>> Begin

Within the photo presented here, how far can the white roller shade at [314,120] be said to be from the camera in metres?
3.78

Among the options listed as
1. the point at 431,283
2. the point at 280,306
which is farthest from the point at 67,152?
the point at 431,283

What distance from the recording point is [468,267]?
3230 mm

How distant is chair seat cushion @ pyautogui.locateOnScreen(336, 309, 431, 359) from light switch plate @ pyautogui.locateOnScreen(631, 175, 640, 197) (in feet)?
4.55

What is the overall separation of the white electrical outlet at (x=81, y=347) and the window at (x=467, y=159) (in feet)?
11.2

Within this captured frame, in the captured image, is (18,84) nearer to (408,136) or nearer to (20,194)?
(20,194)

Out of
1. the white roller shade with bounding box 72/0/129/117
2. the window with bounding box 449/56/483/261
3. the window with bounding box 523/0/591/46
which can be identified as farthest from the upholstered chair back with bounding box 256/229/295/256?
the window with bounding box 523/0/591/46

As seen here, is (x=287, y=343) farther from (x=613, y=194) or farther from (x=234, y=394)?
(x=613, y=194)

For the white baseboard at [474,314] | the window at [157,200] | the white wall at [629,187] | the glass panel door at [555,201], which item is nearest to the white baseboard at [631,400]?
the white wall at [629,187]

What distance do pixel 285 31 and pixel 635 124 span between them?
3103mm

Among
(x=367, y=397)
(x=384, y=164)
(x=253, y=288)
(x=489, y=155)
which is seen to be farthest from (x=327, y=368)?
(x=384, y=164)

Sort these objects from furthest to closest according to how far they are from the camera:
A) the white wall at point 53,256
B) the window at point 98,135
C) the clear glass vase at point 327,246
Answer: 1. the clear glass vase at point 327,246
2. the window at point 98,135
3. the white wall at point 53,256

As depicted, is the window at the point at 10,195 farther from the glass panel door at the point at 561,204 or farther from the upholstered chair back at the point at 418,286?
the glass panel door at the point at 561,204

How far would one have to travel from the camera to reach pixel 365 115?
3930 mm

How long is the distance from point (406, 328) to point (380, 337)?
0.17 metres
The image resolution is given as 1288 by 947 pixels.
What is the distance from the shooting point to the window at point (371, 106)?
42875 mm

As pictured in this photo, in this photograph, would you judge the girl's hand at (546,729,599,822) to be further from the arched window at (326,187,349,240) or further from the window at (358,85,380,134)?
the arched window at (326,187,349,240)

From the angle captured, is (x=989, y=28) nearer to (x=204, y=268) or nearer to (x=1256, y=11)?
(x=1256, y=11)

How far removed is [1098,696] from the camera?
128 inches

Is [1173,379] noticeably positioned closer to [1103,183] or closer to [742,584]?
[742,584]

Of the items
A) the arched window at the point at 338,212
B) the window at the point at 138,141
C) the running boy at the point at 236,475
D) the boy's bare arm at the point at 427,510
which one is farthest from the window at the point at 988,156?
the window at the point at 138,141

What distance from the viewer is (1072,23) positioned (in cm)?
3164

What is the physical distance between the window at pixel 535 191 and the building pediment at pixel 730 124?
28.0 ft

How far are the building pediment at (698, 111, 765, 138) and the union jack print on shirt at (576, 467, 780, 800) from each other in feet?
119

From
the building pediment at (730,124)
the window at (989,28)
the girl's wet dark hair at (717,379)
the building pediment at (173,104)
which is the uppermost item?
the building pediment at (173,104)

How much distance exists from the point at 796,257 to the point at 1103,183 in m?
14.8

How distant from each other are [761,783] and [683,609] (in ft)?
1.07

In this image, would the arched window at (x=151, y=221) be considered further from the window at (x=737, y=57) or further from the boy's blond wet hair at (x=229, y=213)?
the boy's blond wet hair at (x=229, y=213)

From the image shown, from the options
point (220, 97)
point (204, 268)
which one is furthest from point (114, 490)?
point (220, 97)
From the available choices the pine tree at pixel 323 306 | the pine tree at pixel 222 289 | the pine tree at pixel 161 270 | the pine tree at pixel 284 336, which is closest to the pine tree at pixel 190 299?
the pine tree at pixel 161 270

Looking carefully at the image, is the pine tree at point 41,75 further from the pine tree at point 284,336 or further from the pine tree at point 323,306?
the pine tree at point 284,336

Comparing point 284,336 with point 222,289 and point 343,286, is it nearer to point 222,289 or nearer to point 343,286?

>> End

#### [WORK TO DO]
Rewrite the lines between the one containing "What is the overall" and the one containing "0.17 metres", inclusive, replacing "upholstered chair back" with "padded chair back" and leaving everything else unchanged.

#### [RESPONSE]
What is the overall separation of the white electrical outlet at (x=81, y=347) and the window at (x=467, y=159) (in feet)?
11.2

Within this captured frame, in the captured image, is (18,84) nearer to (408,136) or nearer to (20,194)?
(20,194)

Out of
1. the white roller shade with bounding box 72/0/129/117
2. the window with bounding box 449/56/483/261
3. the window with bounding box 523/0/591/46
which can be identified as farthest from the padded chair back with bounding box 256/229/295/256?
the window with bounding box 523/0/591/46

As seen here, is (x=287, y=343) farther from (x=613, y=194) or farther from (x=234, y=394)?
(x=613, y=194)

For the white baseboard at [474,314] | the window at [157,200] | the white wall at [629,187] | the glass panel door at [555,201], which item is nearest to the white baseboard at [631,400]?
the white wall at [629,187]

What distance do pixel 285 31 and pixel 635 124 span between them?
3103mm

Among
(x=367, y=397)
(x=384, y=164)
(x=253, y=288)
(x=489, y=155)
which is seen to be farthest from (x=327, y=368)?
(x=384, y=164)

Sort these objects from furthest to closest according to how far they are from the camera:
A) the white wall at point 53,256
B) the window at point 98,135
C) the clear glass vase at point 327,246
Answer: 1. the clear glass vase at point 327,246
2. the window at point 98,135
3. the white wall at point 53,256

As depicted, is the window at the point at 10,195 farther from the glass panel door at the point at 561,204 or farther from the padded chair back at the point at 418,286?
the glass panel door at the point at 561,204

How far would one have to travel from the camera to reach pixel 365 115?
3930 mm

How long is the distance from point (406, 328) to point (380, 337)?
0.17 metres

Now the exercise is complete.